(Scene-based reasoning records)
------------------------

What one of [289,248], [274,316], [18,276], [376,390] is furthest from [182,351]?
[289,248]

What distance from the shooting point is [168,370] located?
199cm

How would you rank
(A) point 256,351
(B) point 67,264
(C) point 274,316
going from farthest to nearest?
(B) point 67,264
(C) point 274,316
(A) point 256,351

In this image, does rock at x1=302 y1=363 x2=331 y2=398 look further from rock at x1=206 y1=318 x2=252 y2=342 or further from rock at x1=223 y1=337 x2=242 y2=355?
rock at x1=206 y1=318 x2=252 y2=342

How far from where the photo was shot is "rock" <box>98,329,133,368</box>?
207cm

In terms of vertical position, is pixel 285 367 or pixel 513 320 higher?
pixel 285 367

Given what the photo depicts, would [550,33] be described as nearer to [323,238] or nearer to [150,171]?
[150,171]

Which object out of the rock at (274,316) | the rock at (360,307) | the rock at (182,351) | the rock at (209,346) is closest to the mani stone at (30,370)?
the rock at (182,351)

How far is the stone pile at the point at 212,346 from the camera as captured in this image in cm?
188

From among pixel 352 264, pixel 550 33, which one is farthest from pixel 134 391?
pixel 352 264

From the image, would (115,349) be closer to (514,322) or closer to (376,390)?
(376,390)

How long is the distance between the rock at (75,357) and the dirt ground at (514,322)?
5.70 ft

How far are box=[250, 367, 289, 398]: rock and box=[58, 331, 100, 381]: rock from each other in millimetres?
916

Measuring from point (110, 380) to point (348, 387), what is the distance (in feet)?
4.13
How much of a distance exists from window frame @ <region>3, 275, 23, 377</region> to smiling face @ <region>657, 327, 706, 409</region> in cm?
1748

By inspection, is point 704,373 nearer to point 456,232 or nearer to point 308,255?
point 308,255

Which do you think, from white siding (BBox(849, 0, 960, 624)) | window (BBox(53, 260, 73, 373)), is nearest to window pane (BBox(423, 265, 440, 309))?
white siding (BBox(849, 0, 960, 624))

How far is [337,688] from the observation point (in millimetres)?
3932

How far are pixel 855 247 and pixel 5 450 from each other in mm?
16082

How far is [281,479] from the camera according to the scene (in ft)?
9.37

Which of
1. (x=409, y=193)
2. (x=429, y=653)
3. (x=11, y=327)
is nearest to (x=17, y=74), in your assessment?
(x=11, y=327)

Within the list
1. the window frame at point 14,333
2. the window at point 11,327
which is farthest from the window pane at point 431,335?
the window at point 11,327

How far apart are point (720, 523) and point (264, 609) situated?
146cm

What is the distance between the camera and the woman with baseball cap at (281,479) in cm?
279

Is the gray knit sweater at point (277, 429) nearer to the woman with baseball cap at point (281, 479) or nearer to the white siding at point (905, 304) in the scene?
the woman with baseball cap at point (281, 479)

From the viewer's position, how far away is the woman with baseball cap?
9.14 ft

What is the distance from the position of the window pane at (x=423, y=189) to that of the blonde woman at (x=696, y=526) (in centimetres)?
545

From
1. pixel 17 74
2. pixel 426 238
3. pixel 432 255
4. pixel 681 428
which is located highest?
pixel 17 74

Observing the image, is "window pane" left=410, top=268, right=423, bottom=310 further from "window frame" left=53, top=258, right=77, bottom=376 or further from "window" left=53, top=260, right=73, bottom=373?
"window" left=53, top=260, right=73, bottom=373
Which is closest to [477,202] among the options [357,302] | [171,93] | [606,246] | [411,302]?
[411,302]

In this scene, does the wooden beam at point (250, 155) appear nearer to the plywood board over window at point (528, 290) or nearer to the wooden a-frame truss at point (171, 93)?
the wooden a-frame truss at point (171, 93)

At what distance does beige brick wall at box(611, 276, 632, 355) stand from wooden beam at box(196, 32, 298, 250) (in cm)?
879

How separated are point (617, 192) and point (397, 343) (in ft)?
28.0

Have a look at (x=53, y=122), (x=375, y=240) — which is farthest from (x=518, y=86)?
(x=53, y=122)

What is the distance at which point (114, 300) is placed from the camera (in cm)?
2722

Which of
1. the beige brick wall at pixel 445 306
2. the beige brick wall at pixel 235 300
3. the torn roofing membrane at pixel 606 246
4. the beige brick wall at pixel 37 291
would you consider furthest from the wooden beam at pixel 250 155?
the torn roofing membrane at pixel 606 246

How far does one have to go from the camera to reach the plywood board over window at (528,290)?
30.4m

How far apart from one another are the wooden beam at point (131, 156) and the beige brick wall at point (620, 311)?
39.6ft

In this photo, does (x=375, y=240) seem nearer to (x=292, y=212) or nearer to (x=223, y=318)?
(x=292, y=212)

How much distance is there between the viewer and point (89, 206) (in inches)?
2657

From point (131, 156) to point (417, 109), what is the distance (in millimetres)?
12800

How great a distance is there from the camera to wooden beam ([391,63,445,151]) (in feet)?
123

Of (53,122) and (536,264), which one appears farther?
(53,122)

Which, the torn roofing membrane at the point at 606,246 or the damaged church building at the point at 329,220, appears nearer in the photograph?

------------------------

Set down the material above again, word for word.

> **Result of this exercise**:
What one of [289,248], [274,316], [18,276], [376,390] is furthest from [182,351]?
[289,248]

What distance from the shooting point is [168,370] located?
199cm

How would you rank
(A) point 256,351
(B) point 67,264
(C) point 274,316
going from farthest to nearest?
(B) point 67,264
(C) point 274,316
(A) point 256,351

In this image, does rock at x1=302 y1=363 x2=331 y2=398 look further from rock at x1=206 y1=318 x2=252 y2=342 or further from rock at x1=223 y1=337 x2=242 y2=355?
rock at x1=206 y1=318 x2=252 y2=342

How far from where the photo was shot is "rock" <box>98,329,133,368</box>?
207cm

In terms of vertical position, is pixel 285 367 or pixel 513 320 higher?
pixel 285 367

Given what the photo depicts, would [550,33] be described as nearer to [323,238] or nearer to [150,171]?
[150,171]

Which object out of the rock at (274,316) | the rock at (360,307) | the rock at (182,351) | the rock at (209,346) is closest to the mani stone at (30,370)?
the rock at (182,351)

How far is the stone pile at the point at 212,346 from the camera as captured in this image in cm?
188

From among pixel 352 264, pixel 550 33, which one is farthest from pixel 134 391?
pixel 352 264

From the image, would (115,349) be closer to (514,322) or closer to (376,390)?
(376,390)

How long is the distance between the rock at (75,357) and the dirt ground at (514,322)?
5.70 ft

How far are box=[250, 367, 289, 398]: rock and box=[58, 331, 100, 381]: rock from each other in millimetres?
916

Measuring from point (110, 380) to point (348, 387), what is the distance (in feet)?
4.13
How much of a distance exists from window frame @ <region>3, 275, 23, 377</region> to smiling face @ <region>657, 327, 706, 409</region> in cm?
1748

By inspection, is point 704,373 nearer to point 456,232 or nearer to point 308,255?
point 308,255

Which do you think, from white siding (BBox(849, 0, 960, 624)) | window (BBox(53, 260, 73, 373)), is nearest to window pane (BBox(423, 265, 440, 309))?
white siding (BBox(849, 0, 960, 624))

How far is [337,688] from the observation point (in millimetres)?
3932

How far are pixel 855 247 and pixel 5 450 from each other in mm?
16082

How far is [281,479] from the camera according to the scene (in ft)?
9.37

Which of
1. (x=409, y=193)
2. (x=429, y=653)
3. (x=11, y=327)
is nearest to (x=17, y=74), in your assessment?
(x=11, y=327)

Within the list
1. the window frame at point 14,333
2. the window at point 11,327
which is farthest from the window pane at point 431,335?
the window at point 11,327

How far apart are point (720, 523) and point (264, 609) situated?
146cm

What is the distance between the camera and the woman with baseball cap at (281,479) in cm?
279

Is the gray knit sweater at point (277, 429) nearer to the woman with baseball cap at point (281, 479) or nearer to the white siding at point (905, 304) in the scene?
the woman with baseball cap at point (281, 479)

From the viewer's position, how far away is the woman with baseball cap?
9.14 ft

What is the distance from the position of the window pane at (x=423, y=189) to that of the blonde woman at (x=696, y=526) (in centimetres)?
545

From
1. pixel 17 74
2. pixel 426 238
3. pixel 432 255
4. pixel 681 428
which is located highest?
pixel 17 74

Observing the image, is "window pane" left=410, top=268, right=423, bottom=310 further from "window frame" left=53, top=258, right=77, bottom=376 or further from "window" left=53, top=260, right=73, bottom=373?
"window" left=53, top=260, right=73, bottom=373
Which is closest to [477,202] among the options [357,302] | [171,93] | [606,246] | [411,302]?
[411,302]

In this scene, does the wooden beam at point (250, 155) appear nearer to the plywood board over window at point (528, 290) or nearer to the wooden a-frame truss at point (171, 93)?
the wooden a-frame truss at point (171, 93)

At what distance does beige brick wall at box(611, 276, 632, 355) stand from wooden beam at box(196, 32, 298, 250) (in cm)?
879

How separated are point (617, 192) and point (397, 343) (in ft)?
28.0

Have a look at (x=53, y=122), (x=375, y=240) — which is farthest from (x=518, y=86)?
(x=53, y=122)

What is the distance at which point (114, 300) is placed from the camera (in cm)?
2722

Which of
1. the beige brick wall at pixel 445 306
2. the beige brick wall at pixel 235 300
3. the torn roofing membrane at pixel 606 246
4. the beige brick wall at pixel 37 291
would you consider furthest from the wooden beam at pixel 250 155?
the torn roofing membrane at pixel 606 246

How far does one have to go from the camera to reach the plywood board over window at (528,290)?
30.4m

How far apart from one another are the wooden beam at point (131, 156) and the beige brick wall at point (620, 311)?
39.6ft

In this photo, does (x=375, y=240) seem nearer to (x=292, y=212) or nearer to (x=223, y=318)?
(x=292, y=212)

How much distance is there between the viewer and point (89, 206) (in inches)?
2657

From point (131, 156) to point (417, 109), what is the distance (in millimetres)?
12800

How great a distance is there from the camera to wooden beam ([391,63,445,151]) (in feet)?
123

Of (53,122) and (536,264), which one appears farther?
(53,122)

Which, the torn roofing membrane at the point at 606,246 or the damaged church building at the point at 329,220, appears nearer in the photograph?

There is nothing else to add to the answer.